Again the forces of social organization have triumphed in the face of an almost universal opposition. American business men practiced competition until they found that coöperation was the only possible means of conducting large affairs. Theory advised, "Compete"! Experience warned, "Combine"! Business men—like all other practical people—accepted the dictates of experience as the only sound basis for procedure. Their combination solidified their ranks, preparing them to take their places in a closely knit, dominant class, with clearly marked interests, and a strong feeling of class consciousness and solidarity.

It was in the consummation of these combinations, integrations and consolidations that the investment banker came into his own as the keystone in the modern industrial arch.

5. The Investment Banker

The investment banker is the directing and coördinating force in the modern business world. The necessities of factory production demanding great outlays of capital; the immense financial requirements of corporations; the consolidation of business ventures on a huge scale; the broadened use of corporate securities as investments—all brought the investment banker into the foreground.
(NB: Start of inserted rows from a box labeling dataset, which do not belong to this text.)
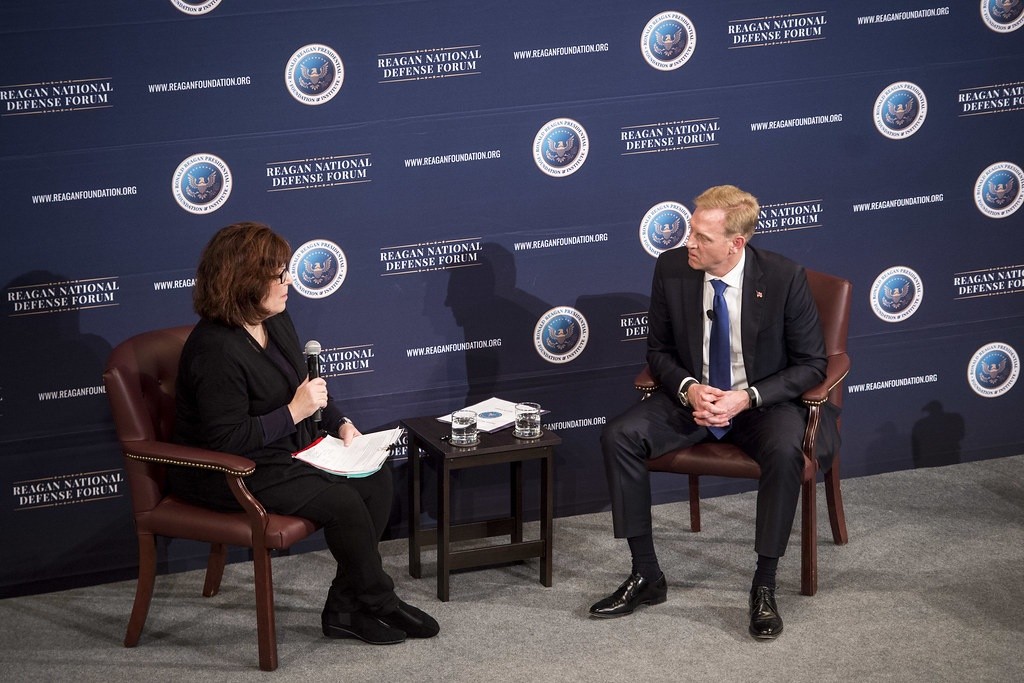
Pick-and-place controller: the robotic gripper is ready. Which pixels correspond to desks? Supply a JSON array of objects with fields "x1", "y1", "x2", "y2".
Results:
[{"x1": 401, "y1": 415, "x2": 561, "y2": 602}]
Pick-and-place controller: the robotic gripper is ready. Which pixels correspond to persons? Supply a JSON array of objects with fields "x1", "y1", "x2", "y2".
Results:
[
  {"x1": 172, "y1": 221, "x2": 440, "y2": 647},
  {"x1": 587, "y1": 185, "x2": 828, "y2": 640}
]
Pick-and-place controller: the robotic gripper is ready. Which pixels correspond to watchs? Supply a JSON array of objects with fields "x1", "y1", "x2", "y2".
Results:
[
  {"x1": 334, "y1": 416, "x2": 355, "y2": 439},
  {"x1": 678, "y1": 380, "x2": 700, "y2": 407},
  {"x1": 742, "y1": 387, "x2": 757, "y2": 409}
]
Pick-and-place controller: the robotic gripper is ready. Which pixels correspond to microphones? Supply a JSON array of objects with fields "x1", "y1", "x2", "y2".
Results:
[
  {"x1": 303, "y1": 340, "x2": 322, "y2": 422},
  {"x1": 706, "y1": 309, "x2": 716, "y2": 320}
]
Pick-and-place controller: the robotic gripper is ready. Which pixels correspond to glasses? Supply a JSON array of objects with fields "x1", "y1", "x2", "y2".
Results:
[{"x1": 269, "y1": 267, "x2": 287, "y2": 284}]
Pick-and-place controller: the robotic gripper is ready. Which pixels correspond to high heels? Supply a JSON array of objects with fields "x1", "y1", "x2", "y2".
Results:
[
  {"x1": 321, "y1": 603, "x2": 407, "y2": 644},
  {"x1": 376, "y1": 593, "x2": 441, "y2": 639}
]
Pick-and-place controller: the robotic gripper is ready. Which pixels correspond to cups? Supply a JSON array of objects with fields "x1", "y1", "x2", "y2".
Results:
[
  {"x1": 515, "y1": 402, "x2": 541, "y2": 437},
  {"x1": 451, "y1": 410, "x2": 477, "y2": 445}
]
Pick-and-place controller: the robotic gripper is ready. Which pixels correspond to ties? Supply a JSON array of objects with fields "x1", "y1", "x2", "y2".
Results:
[{"x1": 708, "y1": 280, "x2": 733, "y2": 439}]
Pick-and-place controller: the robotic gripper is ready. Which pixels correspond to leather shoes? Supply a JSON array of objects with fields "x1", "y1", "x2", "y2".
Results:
[
  {"x1": 589, "y1": 571, "x2": 667, "y2": 618},
  {"x1": 750, "y1": 586, "x2": 784, "y2": 639}
]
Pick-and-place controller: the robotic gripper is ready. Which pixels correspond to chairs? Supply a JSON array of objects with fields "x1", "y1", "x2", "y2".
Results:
[
  {"x1": 104, "y1": 326, "x2": 319, "y2": 672},
  {"x1": 633, "y1": 269, "x2": 852, "y2": 595}
]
Before the Spanish War, the investment banker financed the trusts. After the war he was entrusted with the vast surpluses which the concentration of business control had placed in a few hands. Business consolidation had given the banker position. The control of the surplus brought him power. Henceforth, all who wished access to the world of great industrial and commercial affairs must knock at his door.
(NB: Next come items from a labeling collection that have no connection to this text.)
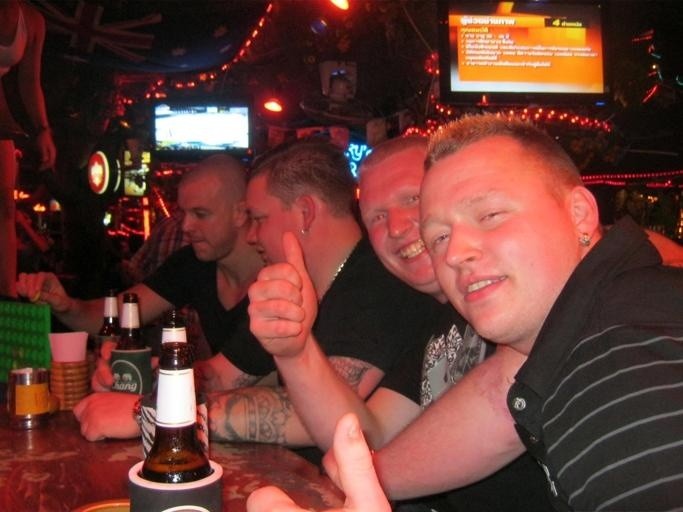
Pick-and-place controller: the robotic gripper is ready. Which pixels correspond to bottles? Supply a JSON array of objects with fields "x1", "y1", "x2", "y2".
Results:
[
  {"x1": 142, "y1": 308, "x2": 214, "y2": 482},
  {"x1": 116, "y1": 292, "x2": 145, "y2": 348},
  {"x1": 98, "y1": 293, "x2": 118, "y2": 330}
]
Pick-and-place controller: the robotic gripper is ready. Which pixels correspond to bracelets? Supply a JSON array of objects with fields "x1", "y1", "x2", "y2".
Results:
[
  {"x1": 131, "y1": 395, "x2": 146, "y2": 436},
  {"x1": 34, "y1": 125, "x2": 47, "y2": 137}
]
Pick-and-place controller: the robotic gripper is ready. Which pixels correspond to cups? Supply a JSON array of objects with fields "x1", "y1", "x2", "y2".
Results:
[{"x1": 11, "y1": 369, "x2": 52, "y2": 429}]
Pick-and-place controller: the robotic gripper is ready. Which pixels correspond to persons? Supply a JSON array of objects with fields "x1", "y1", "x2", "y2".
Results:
[
  {"x1": 12, "y1": 154, "x2": 269, "y2": 357},
  {"x1": 116, "y1": 189, "x2": 192, "y2": 288},
  {"x1": 417, "y1": 109, "x2": 682, "y2": 509},
  {"x1": 0, "y1": 0, "x2": 58, "y2": 302},
  {"x1": 69, "y1": 134, "x2": 445, "y2": 473},
  {"x1": 243, "y1": 130, "x2": 554, "y2": 511}
]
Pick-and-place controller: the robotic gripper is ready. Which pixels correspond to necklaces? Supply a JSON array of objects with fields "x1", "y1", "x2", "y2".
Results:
[{"x1": 328, "y1": 249, "x2": 353, "y2": 287}]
This concentration of economic control in the hands of a relatively small number of investment bankers has been referred to frequently as the "Money Trust."

Investment banking monopoly, or as it is sometimes called, the "Money Trust" was examined in detail by the Pujo Committee of the House of Representatives, which presented a summary of its report on February 28, 1913. The committee placed, at the center of its diagram of financial power, J. P. Morgan & Co., the National City Bank, the First National Bank, the Guaranty Trust Co., and the Bankers Trust Co., all of New York. The report refers to Lee, Higginson & Co., of Boston and New York; to Kidder, Peabody & Co., of Boston and New York, and to Kuhn, Loeb & Co., of New York, together with the Morgan affiliations, as being "the most active agents in forwarding and bringing about the concentration of control of money and credit" (p. 56).

The methods by which this control was effected are classed by the Committee under five heads:—

1. "Through consolidations of competitive or potentially competitive banks and trust companies which consolidations in turn have recently been brought under sympathetic management" (p. 56).

2. Through the purchase by the same interests of the stock of competitive institutions.